L’une des hypothèses sur la table est, en effet, de renforcer les liens avec les corps en uniforme, à la manière de ce qui existe déjà au collège avec les classes défense et sécurité globale. Il y en a 750 aujourd’hui, avec environ 20 000 jeunes concernés dans tous les départements. « Chaque classe est en partenariat avec une unité militaire et peut recevoir des aides financières du ministère des Armées pour organiser ses activités », détaillait le général Pierre-Joseph Givre, à la tête de la direction du service national et de la jeunesse du ministère des Armées, en commission à l’Assemblée nationale, en 2024. La subvention peut finir de convaincre certains profs, en manque de budget pour des activités pédagogiques.
Les programmes scolaires laissent une grande place aux guerres.
A. Hart
Une manière aussi de poursuivre ce qui était déjà sur les rails depuis 2016, suivant un protocole interministériel liant Armées, jeunesse et Éducation nationale. Le texte faisait directement référence aux attentats de 2015, après lesquels l’armée avait connu une forte hausse de nouvelles recrues. « Depuis, c’est la notion vague d’engagement qui est reprise partout », note Amélie Hart, coresponsable du groupe histoire-géographie au Snes-FSU.

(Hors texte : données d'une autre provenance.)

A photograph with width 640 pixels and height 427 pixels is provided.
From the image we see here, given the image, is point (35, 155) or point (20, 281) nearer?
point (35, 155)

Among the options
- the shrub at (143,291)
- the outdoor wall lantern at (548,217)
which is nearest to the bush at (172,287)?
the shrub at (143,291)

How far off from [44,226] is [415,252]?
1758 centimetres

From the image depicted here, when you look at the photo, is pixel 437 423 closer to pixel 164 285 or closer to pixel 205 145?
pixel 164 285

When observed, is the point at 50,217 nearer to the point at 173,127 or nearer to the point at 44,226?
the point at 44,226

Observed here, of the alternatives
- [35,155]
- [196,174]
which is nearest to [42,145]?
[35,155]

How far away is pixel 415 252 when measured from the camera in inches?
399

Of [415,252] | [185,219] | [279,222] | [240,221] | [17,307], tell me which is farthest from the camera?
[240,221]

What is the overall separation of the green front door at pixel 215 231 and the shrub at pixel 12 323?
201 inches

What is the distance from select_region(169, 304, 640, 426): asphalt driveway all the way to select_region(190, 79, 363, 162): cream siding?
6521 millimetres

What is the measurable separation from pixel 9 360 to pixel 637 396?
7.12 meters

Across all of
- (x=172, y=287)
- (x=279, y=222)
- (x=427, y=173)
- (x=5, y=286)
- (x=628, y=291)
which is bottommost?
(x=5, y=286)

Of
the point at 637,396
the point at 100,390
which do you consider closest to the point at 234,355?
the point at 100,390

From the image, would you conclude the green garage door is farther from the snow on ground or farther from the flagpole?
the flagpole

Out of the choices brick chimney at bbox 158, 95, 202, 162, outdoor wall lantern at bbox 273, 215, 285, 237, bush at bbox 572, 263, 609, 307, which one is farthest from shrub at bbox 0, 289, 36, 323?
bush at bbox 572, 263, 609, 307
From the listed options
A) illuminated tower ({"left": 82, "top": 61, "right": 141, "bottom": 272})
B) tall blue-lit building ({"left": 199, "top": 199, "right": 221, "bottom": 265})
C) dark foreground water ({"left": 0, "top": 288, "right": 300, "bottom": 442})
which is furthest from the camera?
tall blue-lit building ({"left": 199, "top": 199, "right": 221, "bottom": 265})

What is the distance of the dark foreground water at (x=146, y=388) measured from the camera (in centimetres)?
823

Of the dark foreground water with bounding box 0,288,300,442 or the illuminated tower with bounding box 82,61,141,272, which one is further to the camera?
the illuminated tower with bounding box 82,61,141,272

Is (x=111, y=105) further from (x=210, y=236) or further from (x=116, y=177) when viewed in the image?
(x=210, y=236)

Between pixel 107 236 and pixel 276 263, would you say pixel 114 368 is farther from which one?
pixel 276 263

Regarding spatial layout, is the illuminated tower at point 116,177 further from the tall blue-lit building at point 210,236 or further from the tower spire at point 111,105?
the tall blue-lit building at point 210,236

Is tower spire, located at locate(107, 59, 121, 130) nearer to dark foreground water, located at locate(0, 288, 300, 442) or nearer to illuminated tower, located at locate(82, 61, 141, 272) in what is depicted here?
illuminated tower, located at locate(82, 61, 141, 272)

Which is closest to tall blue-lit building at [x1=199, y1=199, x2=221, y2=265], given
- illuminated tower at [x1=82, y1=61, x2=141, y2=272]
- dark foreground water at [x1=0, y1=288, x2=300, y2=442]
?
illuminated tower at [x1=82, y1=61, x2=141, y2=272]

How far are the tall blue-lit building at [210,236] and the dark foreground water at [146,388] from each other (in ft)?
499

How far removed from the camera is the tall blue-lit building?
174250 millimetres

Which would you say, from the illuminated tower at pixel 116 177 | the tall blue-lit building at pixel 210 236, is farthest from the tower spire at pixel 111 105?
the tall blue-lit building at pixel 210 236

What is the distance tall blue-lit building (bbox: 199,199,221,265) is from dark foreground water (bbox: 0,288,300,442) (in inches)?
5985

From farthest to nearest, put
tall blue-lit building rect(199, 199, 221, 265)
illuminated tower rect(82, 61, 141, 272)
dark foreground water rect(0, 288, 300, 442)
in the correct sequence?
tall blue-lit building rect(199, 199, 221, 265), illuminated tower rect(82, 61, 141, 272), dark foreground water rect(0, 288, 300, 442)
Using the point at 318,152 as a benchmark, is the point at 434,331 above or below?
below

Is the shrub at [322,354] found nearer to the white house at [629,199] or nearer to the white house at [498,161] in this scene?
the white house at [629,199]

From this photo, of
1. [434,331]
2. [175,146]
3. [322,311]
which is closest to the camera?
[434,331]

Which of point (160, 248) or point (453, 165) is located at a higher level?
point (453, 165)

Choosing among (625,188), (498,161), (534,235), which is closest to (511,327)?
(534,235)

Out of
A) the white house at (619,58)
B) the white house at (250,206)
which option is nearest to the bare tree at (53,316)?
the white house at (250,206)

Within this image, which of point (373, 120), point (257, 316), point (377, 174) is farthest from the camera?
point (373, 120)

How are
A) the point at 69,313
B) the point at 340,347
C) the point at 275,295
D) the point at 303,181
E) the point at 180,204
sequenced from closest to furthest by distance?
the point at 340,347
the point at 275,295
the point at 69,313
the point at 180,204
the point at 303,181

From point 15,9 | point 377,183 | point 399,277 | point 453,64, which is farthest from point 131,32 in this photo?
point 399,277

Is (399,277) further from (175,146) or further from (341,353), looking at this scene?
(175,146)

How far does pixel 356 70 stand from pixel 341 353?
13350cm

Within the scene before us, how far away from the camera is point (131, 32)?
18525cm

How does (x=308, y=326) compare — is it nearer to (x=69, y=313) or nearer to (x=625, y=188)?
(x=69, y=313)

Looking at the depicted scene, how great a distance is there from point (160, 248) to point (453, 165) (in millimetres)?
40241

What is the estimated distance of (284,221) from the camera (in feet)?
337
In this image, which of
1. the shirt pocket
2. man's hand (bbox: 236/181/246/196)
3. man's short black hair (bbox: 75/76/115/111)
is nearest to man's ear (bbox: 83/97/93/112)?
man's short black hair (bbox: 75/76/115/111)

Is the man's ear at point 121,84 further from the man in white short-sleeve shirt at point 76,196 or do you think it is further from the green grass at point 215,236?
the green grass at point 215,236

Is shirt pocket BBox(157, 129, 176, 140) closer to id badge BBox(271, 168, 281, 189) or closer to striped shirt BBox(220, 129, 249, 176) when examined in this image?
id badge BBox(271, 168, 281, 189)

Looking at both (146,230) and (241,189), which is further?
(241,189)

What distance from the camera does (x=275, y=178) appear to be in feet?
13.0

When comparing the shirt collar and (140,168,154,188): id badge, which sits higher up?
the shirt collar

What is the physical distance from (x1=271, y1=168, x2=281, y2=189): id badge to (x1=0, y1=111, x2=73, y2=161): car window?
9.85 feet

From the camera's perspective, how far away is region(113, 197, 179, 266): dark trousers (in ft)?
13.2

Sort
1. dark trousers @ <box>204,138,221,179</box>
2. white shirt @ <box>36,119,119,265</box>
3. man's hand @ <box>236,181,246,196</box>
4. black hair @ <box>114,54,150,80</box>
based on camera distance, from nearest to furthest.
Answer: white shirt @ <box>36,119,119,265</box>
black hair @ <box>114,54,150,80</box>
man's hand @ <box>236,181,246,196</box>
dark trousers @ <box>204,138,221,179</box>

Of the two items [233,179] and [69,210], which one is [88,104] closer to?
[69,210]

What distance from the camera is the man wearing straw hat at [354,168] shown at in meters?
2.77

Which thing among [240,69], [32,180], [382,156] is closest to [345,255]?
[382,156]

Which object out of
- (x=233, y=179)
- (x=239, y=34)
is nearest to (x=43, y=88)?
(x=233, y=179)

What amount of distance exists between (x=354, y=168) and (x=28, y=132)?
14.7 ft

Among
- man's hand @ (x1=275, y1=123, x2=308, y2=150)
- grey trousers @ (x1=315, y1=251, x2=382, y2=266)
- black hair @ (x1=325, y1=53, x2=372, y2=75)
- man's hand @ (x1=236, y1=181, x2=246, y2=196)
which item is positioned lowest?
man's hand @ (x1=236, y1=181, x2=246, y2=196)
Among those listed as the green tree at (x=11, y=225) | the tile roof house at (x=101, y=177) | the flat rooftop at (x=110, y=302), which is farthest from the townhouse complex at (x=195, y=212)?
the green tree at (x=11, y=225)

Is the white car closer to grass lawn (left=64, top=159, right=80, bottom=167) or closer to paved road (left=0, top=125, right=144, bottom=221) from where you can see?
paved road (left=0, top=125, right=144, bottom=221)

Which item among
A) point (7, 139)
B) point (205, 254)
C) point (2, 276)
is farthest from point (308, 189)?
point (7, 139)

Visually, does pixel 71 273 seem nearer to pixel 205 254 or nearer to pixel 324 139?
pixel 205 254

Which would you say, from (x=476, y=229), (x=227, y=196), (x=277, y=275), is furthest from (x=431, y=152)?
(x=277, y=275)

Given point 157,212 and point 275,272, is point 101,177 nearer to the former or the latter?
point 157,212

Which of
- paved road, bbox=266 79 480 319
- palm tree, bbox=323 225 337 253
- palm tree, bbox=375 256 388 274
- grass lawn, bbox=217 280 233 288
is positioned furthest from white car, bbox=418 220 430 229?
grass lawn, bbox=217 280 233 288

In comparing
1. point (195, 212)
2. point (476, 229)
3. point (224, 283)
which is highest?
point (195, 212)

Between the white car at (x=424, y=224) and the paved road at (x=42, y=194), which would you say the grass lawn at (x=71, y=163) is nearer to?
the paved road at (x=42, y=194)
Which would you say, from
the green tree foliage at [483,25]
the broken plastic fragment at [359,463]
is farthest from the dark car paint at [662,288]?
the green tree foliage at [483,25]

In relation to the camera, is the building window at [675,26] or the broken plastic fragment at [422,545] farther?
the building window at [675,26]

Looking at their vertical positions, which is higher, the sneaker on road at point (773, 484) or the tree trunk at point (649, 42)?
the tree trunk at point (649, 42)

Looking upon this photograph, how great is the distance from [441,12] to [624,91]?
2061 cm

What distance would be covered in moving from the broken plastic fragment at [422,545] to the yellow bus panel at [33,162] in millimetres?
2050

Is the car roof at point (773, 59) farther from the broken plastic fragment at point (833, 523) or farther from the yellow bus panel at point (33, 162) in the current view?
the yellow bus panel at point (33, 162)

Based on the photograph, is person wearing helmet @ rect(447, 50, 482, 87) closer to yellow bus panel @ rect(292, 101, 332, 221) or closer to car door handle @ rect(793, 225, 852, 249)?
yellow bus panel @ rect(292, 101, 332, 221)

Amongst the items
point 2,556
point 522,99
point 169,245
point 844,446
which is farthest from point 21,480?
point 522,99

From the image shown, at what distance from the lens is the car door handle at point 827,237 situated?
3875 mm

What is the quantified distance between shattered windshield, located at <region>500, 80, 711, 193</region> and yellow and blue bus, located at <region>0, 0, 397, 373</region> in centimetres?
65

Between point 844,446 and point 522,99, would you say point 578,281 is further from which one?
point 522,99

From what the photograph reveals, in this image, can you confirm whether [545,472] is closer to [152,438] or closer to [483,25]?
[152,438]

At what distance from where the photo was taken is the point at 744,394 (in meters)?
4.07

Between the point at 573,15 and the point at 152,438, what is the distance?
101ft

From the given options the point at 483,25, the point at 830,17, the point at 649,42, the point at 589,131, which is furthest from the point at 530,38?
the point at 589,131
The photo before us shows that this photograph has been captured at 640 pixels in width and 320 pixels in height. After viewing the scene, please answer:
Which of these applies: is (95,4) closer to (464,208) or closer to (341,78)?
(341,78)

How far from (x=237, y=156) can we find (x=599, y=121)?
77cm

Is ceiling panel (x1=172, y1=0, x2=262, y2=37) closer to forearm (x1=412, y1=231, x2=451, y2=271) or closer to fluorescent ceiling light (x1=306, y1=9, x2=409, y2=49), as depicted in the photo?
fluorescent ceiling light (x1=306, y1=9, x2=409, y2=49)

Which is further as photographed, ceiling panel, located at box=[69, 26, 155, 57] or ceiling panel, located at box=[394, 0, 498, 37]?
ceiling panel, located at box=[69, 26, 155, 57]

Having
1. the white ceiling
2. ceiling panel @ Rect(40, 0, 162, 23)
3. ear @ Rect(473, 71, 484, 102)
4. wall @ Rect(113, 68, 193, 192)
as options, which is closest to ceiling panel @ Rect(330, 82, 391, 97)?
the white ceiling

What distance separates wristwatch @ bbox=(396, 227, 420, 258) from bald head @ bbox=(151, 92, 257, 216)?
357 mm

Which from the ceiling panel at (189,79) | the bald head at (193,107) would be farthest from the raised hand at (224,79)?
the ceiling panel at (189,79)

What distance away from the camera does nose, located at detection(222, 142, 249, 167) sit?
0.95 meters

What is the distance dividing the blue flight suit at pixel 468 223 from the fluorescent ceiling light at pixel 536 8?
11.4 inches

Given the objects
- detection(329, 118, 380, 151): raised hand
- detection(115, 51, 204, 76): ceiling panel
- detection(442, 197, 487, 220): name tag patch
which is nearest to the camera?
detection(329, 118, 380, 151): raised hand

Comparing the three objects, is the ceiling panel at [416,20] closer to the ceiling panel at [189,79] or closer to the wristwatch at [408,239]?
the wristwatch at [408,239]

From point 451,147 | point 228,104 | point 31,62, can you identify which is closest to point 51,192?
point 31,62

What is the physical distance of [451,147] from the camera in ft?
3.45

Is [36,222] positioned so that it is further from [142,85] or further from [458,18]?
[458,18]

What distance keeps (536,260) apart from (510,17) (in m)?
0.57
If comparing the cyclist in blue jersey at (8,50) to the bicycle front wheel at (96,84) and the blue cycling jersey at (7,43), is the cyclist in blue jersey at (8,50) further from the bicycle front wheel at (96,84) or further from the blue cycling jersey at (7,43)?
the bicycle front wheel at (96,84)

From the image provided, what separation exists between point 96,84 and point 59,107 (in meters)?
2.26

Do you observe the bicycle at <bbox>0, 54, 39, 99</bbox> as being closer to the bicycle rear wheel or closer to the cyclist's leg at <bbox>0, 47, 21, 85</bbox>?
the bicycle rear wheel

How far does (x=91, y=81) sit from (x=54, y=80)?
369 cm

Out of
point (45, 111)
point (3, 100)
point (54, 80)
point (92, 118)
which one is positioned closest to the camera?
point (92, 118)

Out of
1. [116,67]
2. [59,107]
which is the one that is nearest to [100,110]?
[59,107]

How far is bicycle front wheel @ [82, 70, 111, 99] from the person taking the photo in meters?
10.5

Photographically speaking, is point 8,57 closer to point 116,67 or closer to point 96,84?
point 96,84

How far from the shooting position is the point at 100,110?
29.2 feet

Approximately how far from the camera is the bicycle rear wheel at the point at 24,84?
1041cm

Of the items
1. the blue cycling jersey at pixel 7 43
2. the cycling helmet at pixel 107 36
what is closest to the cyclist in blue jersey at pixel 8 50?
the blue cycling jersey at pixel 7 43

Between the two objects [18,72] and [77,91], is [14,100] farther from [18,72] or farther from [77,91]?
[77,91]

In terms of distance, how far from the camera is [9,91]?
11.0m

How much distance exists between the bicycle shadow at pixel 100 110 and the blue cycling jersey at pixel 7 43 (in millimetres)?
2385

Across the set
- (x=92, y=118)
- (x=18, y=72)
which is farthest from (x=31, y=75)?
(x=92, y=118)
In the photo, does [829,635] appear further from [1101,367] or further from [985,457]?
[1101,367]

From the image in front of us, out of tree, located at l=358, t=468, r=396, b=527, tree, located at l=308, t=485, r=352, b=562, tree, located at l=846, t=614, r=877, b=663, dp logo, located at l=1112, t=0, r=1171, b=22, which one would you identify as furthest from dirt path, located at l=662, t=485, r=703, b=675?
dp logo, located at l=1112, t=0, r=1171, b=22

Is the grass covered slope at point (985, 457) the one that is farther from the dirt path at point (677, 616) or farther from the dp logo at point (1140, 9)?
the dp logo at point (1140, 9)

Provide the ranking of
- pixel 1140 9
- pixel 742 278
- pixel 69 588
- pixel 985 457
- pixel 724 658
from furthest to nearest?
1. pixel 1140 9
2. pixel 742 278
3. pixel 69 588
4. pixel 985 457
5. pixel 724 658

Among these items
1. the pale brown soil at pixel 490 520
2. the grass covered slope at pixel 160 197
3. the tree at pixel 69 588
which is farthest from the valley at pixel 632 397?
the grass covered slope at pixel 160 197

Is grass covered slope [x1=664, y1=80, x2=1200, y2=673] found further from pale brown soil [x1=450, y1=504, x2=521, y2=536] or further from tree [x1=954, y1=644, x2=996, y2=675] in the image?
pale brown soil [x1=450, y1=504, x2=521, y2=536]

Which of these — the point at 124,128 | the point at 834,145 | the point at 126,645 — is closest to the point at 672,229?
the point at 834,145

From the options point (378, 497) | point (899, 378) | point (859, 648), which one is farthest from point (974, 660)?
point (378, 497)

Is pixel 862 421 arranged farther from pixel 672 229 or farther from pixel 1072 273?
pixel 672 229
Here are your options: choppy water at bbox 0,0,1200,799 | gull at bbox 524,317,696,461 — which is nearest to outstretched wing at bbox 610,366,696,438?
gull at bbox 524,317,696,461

Si elle remarque une « passion » des élèves pour ces enjeux, elle l’explique aussi par « la construction des programmes scolaires qui laissent une grande place aux guerres ». « Les élèves pourraient être intéressés par d’autres formes d’engagement si les programmes en parlaient davantage », note-t-elle. Pas sûr qu’une telle initiative puisse voir le jour dans notre « nouvelle ère ».